The Court of Appeal held that Asus was not a ‘willing licensee’, but instead applied a ‘hold-out’ strategy. Philips had informed Asus of its UMTS patent portfolio in 2013 and several meetings took place, always at the initiative of Philips. Philips explained the infringements, but Asus never had a technically qualified person present at the meetings and never provided a (technical) response. According to the Court of Appeal, Asus did not show any interest in a license, avoided a discussion on license terms, did not ask about Philips’ license agreements with others and never got in touch with Philips after a meeting. Philips sent a proposal for a standard license agreement and a list of relevant UMTS/LTE patents and claim charts to Asus on 21 September 2015, but Asus did not respond. Also at a meeting on 15 November 2015, no discussion on the license terms took place and Asus did not make a counter-offer. Philips indicated at the end of the meeting that it was expecting a counter-offer, but it did not receive one. Philips then sued Asus on 15 December 2015.
The Court of Appeal held that it follows from Huawei that if the SEP holder has met its duty of notification (as was held to be the case here), it is a condition for the obligation of the SEP holder to make a FRAND license offer, that the SEP user – after receipt of the notification – has shown willingness to enter into a license agreement under FRAND conditions. This condition was not met, as Asus was held not to be actually willing to negotiate in good faith. Philips was thus not required to make a specific license offer that is FRAND to Asus and was free to initiate injunction proceedings.

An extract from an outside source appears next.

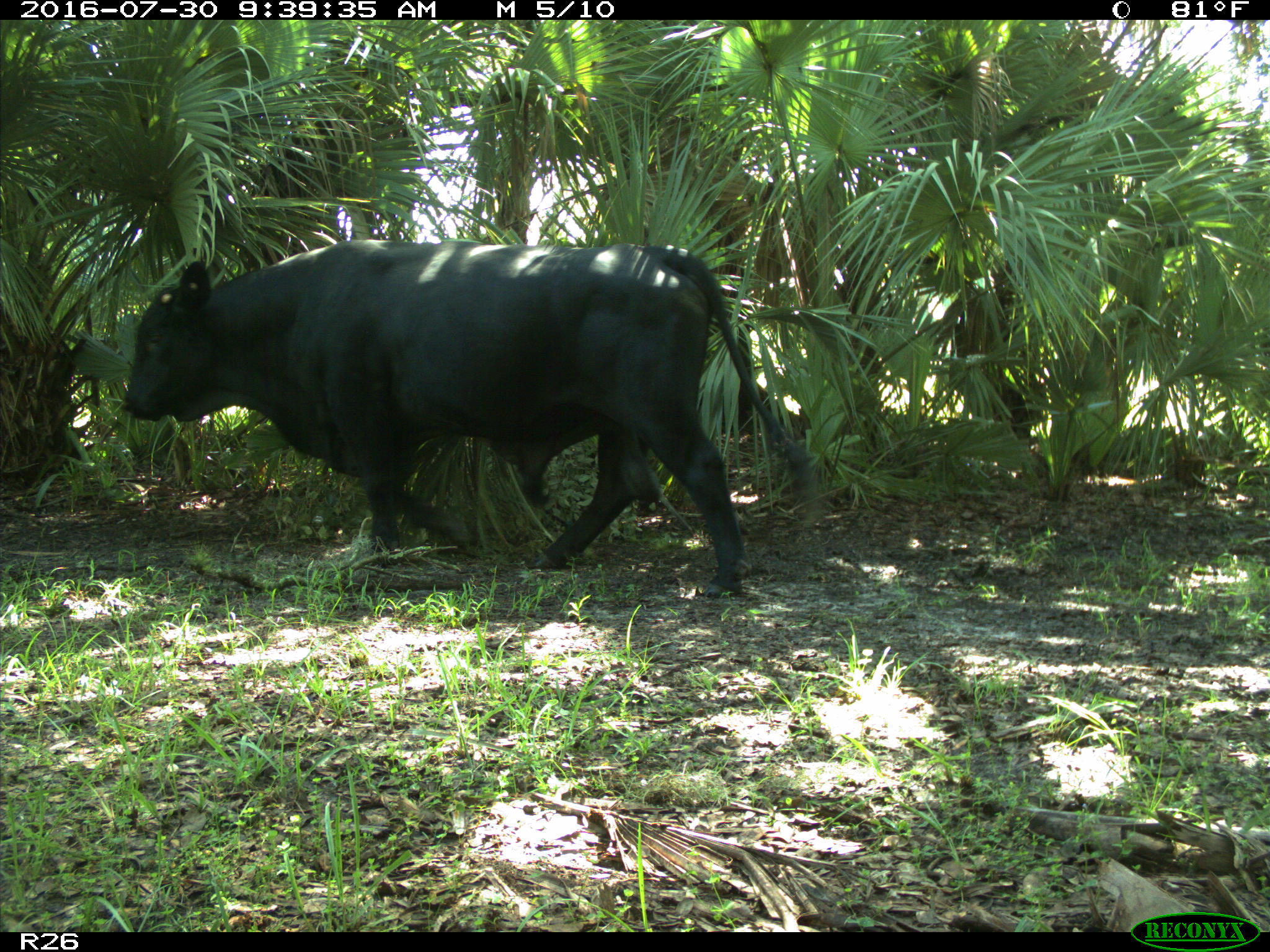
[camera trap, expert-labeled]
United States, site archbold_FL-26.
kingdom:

According to the Court of Appeal, Philips was thus not even required to make its license offer of 21 September 2015. The Court of Appeal therefore sets aside Asus’ argument that Philips’ offer did not meet the requirements of Huawei because Philips would not have specified that and why its offer was FRAND. The Court of Appeal superfluously held that specifying that and why an offer is FRAND, is not a requirement following from Huawei.

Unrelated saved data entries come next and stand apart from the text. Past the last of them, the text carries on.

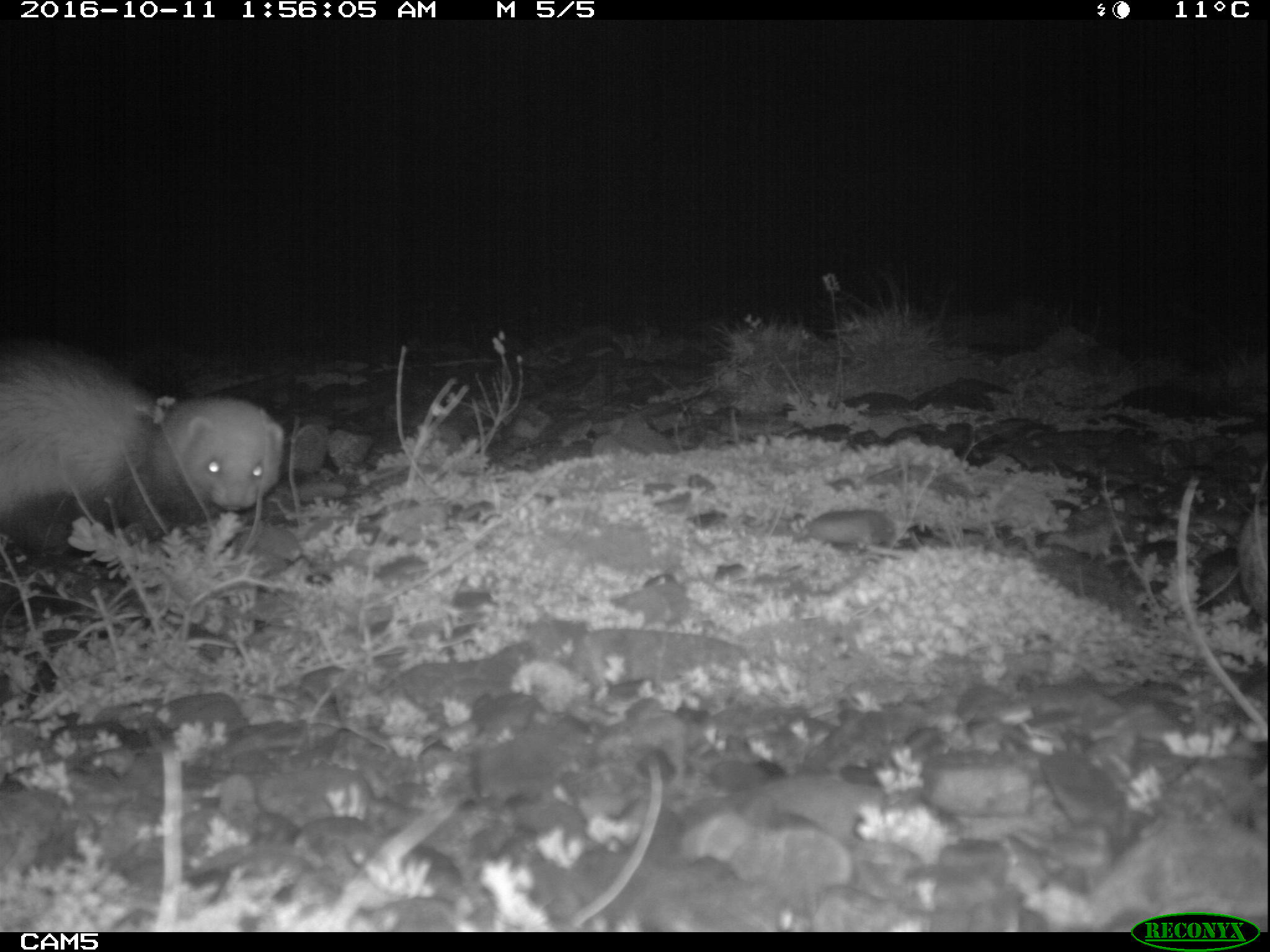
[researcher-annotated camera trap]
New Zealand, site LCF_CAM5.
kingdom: Animalia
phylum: Chordata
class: Mammalia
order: Carnivora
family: Mustelidae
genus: Mustela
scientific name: Mustela furo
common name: ferret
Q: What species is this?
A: Ferret (Mustela furo).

Asus did make a counter-offer to Philips after the proceedings were initiated, but the Court of Appeal held that this could at most lead to the SEP holder having to negotiate in good faith with the SEP user, but this cannot lead to the conclusion that the initiated proceedings would – in retrospect – constitute an abuse or that the SEP holder would have to suspend such proceedings. This would open the door to delaying tactics by the SEP user.
As the Court of Appeal considered the patent to be valid and essential to the standard and Philips was not held to have acted abusively, an injunction, account of profits, rectification, recall and destruction of goods, and damages were ordered against Asus.
The Court of Appeal’s decision is open to appeal before the Supreme Court.